## FRAGMENTO DE TEXTO
Gustav Klimt se paseaba por su estudio vienés en túnica. A su alrededor, lienzos, paletas, pinceles, pinturas… y mujeres. Así lo explica la historiadora del arte Sara Rubayo: “Las pintaba, las retrataba y a algunas también las amaba”. Parece indiscutible que Klimt poseía una personalidad excéntrica. Tuvo tres hijos legítimos y, a su muerte, hasta 14 mujeres reclamaron para sus respectivos retoños la paternidad del pintor. Cuatro se probaron.

Klimt vivía con su madre y sus hermanas solteras, pintaba cuadros que traían de cabeza a la burguesía de la época –que los consideraba, en muchas ocasiones, feos– y tenía una clara inclinación a pintar escenas sexuales. Sin embargo, al simbolista no se le recuerda por su vida algo peculiar ni por su excentricidad. Se le recuerda, en cambio, por ser el autor de una de las obras más importantes de toda la Historia del Arte, además de una producción global de extraordinario valor. Con El beso (1907-1908), Klimt se reconcilió con la élite de la capital austríaca, que aprobó el lienzo, y se enemistó todavía más con la Iglesia, a la que no gustó que Gustav elevara un acto de amor, como es un beso, a la categoría de sagrado.

## INFORMACIÓN PROPORCIONADA

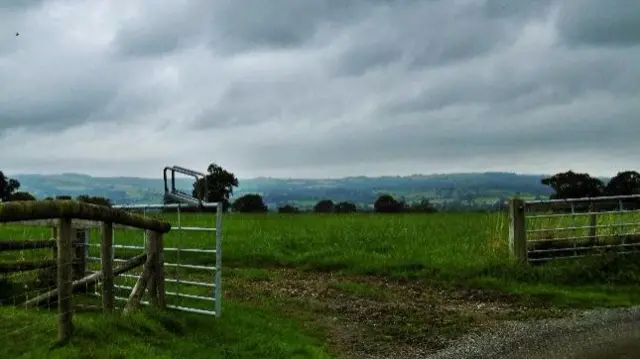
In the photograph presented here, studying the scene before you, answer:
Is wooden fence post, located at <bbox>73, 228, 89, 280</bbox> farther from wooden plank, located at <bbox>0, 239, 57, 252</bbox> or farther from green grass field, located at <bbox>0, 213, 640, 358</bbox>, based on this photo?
wooden plank, located at <bbox>0, 239, 57, 252</bbox>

## OBJETIVO
Transcribe el fragmento del texto sobre Gustav Klimt comprendido entre "Gustav Klimt se" y "Cuatro se probaron.", ambos incluidos.

## RESPUESTA
Gustav Klimt se paseaba por su estudio vienés en túnica. A su alrededor, lienzos, paletas, pinceles, pinturas… y mujeres. Así lo explica la historiadora del arte Sara Rubayo: “Las pintaba, las retrataba y a algunas también las amaba”. Parece indiscutible que Klimt poseía una personalidad excéntrica. Tuvo tres hijos legítimos y, a su muerte, hasta 14 mujeres reclamaron para sus respectivos retoños la paternidad del pintor. Cuatro se probaron.